À Saint-Ouen, une demoiselle quinquagénaire, inconsolable de la mort d’un fiancé accidentellement décédé, malgré ses convictions religieuses bien connues, décroche le fusil de son père, sous- officier en retraite, et à l’heure même où elle avait accoutumé d’aller au salut, l’arme appuyée contre terre, le canon dans sa bouche, fait partir le coup à l’aide d’un parapluie.

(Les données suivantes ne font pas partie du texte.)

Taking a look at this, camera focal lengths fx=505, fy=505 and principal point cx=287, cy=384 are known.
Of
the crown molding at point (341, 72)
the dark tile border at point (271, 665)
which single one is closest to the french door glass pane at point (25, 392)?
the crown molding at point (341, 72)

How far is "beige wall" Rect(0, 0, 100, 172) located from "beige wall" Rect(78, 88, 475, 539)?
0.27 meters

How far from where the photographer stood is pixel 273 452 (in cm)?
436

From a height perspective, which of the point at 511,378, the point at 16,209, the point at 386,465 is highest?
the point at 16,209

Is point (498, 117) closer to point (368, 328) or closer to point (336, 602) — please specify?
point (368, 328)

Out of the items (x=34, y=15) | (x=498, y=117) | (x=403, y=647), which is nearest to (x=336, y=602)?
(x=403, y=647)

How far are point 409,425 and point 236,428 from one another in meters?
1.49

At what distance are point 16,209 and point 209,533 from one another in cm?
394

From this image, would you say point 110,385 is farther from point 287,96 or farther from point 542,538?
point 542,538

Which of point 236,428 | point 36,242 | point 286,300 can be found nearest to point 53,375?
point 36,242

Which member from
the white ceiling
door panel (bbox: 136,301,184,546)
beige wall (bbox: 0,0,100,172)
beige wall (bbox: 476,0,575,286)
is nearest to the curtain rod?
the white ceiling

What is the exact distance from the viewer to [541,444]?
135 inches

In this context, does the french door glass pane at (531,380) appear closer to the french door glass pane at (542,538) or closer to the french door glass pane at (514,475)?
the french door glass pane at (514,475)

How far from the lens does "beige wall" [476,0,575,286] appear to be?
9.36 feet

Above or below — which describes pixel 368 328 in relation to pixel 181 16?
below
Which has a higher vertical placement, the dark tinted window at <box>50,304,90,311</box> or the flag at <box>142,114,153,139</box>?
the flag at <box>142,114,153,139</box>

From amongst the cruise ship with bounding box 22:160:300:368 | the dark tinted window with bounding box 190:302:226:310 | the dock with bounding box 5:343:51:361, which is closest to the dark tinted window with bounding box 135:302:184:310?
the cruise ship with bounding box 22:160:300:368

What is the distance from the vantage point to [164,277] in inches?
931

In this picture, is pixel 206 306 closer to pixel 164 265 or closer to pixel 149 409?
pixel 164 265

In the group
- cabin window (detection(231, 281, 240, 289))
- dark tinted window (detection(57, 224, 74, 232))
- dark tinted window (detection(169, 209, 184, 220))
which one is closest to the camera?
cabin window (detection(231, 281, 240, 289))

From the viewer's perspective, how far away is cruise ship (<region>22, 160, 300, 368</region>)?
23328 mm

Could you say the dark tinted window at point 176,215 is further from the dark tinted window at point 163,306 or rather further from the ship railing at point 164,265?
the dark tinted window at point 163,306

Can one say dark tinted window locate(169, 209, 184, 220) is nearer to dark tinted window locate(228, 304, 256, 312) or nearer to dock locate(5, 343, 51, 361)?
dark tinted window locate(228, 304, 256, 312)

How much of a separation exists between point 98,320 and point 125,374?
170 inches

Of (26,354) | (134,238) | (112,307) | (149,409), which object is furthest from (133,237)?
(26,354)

Secourue, la désespérée en proie aux remords et grièvement atteinte a pu néanmoins recevoir l’extrême-onction avec de succomber. »

Mon père gémit.

« Daniel ?

— Père.

— Daniel, ta pauvre maman a encore eu de la chance de mourir sur le coup.

— Oui, père.

— Mais toi, si tu voulais te tuer ? »

Ce que j’allais dire en manière de réponse était grave, très grave, mais un démon déjà me forçait. « Mon père, je choisirais un moyen discret pour ne pas faire tort à ceux qui portent mon nom. Une tisane sur le fourneau à gaz ; la fenêtre bien close, j’ouvre le robinet d’arrivée ; j’oublie de mettre l’allumette. Réputation sauve et le temps de dire son confiteor. »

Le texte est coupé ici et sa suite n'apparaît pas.